Using h5py Dataset objects with numpy

1,036 views

Skip to first unread message

Josh Hemann

unread,

Feb 5, 2011, 3:22:10 PM2/5/11

to h5py

I am new to using h5py but am really impressed so far.

All of my Python coding involves use of numpy/scipy/matplotlib for
statistical analysis. Given the size of some data sets, I need the
option of working from disk as opposed to strictly in-memory
processing, so discovering h5py has been hugely helpful. I'd like to
write as general numpy/scipy/matplotlib code as possible though, such
that whether the data are in memory, or on disk, my code will work the
same. Tall order, I know, and I am trying to see how far I can take
this.

In the following example it looks like I can easily hand off h5py
Datasets to scipy as if they were numpy ndarrays:

In [30]: f = h5py.File('tx.hdf5', 'r')

In [31]: tx = f['tx']

In [32]: tx
Out[32]: <HDF5 dataset "tx": shape (8443090,), type "<f8">

In [33]: import scipy.stats.mstats_extras as mstats

# Compute the Harrell-Davis quantiles of the array...
In [34]: mstats.hdquantiles(tx, prob=[0.25, 0.5, 0.75])
Out[34]:
masked_array(data = [ 8.1428571428571175 16.281780492823938
29.428571428571413 ],
mask = False,
fill_value = 1e+20)

So far so good.
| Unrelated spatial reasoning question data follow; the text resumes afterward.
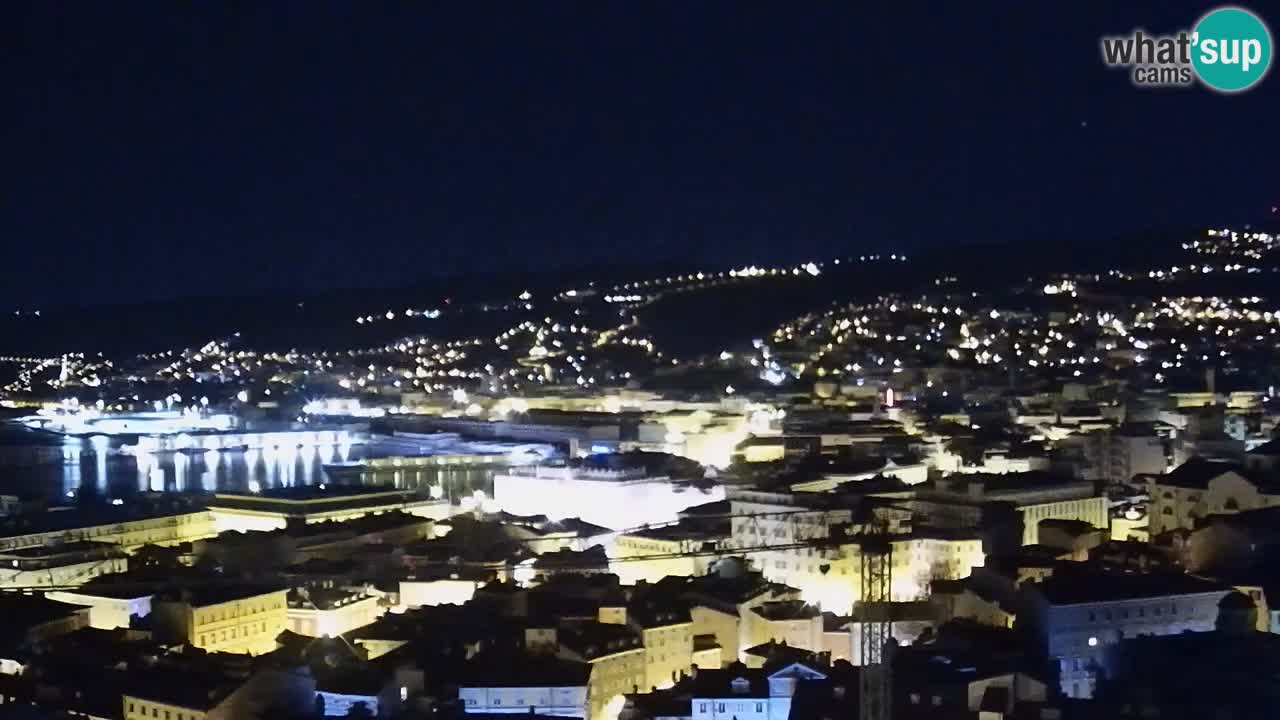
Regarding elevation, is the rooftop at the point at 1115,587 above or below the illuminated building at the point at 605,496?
above

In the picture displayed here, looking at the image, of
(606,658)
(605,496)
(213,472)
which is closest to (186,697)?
(606,658)

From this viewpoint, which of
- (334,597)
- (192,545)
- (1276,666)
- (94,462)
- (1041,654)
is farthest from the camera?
(94,462)

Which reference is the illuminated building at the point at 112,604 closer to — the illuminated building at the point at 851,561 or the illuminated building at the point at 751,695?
the illuminated building at the point at 851,561

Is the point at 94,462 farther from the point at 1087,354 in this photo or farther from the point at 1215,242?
the point at 1215,242

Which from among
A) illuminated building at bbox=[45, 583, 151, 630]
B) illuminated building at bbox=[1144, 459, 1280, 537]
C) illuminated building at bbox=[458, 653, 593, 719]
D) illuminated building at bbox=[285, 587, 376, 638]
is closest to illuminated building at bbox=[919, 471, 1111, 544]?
illuminated building at bbox=[1144, 459, 1280, 537]

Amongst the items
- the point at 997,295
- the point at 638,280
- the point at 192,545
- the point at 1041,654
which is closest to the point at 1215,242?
the point at 997,295

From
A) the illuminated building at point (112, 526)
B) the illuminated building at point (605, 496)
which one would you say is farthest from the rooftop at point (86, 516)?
the illuminated building at point (605, 496)
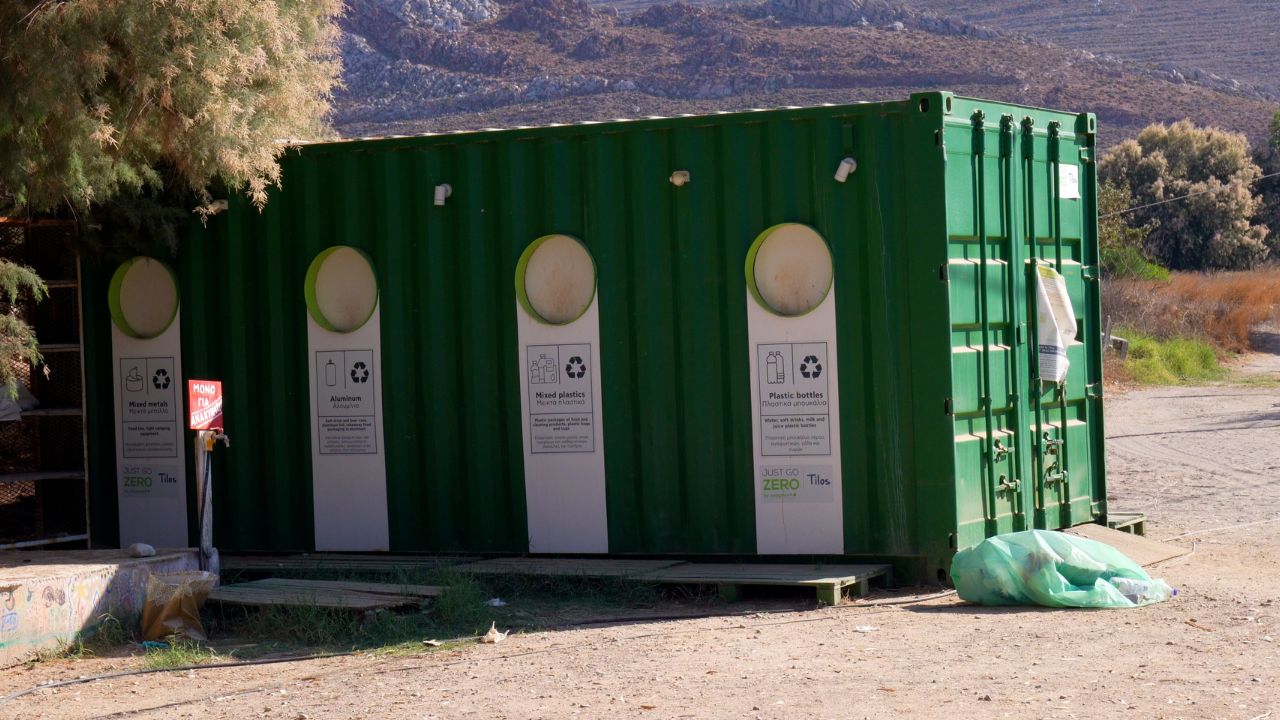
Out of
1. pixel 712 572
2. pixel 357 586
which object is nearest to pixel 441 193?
pixel 357 586

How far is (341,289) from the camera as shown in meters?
10.0

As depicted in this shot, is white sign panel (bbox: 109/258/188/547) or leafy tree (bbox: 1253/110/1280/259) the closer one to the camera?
white sign panel (bbox: 109/258/188/547)

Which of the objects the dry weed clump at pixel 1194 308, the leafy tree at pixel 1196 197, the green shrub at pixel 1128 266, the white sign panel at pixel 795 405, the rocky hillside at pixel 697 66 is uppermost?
the rocky hillside at pixel 697 66

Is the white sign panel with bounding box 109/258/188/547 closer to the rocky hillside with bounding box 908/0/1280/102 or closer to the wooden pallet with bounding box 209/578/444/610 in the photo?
the wooden pallet with bounding box 209/578/444/610

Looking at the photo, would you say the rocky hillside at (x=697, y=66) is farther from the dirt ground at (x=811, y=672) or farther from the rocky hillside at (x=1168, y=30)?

But of course, I may need to do simple arithmetic
operations on my arrays, like

In [35]: tx = tx + 5

which results in an error

---------------------------------------------------------------------------
TypeError Traceback (most recent call
last)

C:\\<ipython console> in <module>()

TypeError: unsupported operand type(s) for +: 'Dataset' and 'int'

So, obviously my code will not be 1:1 as if I was working with numpy
arrays, but can anyone point out comprehensive examples of working
with h5py Datasets and the key scientific Python packages? I am
looking for guidance on how to work with Datasets as much as possible
before having to extract h5py data into memory via numpy arrays.

Andrew Collette

unread,

Feb 8, 2011, 12:38:03 AM2/8/11

to h5...@googlegroups.com

Hi,

> I am new to using h5py but am really impressed so far.

Thanks!

> So, obviously my code will not be 1:1 as if I was working with numpy
> arrays, but can anyone point out comprehensive examples of working
> with h5py Datasets and the key scientific Python packages? I am
> looking for guidance on how to work with Datasets as much as possible
> before having to extract h5py data into memory via numpy arrays.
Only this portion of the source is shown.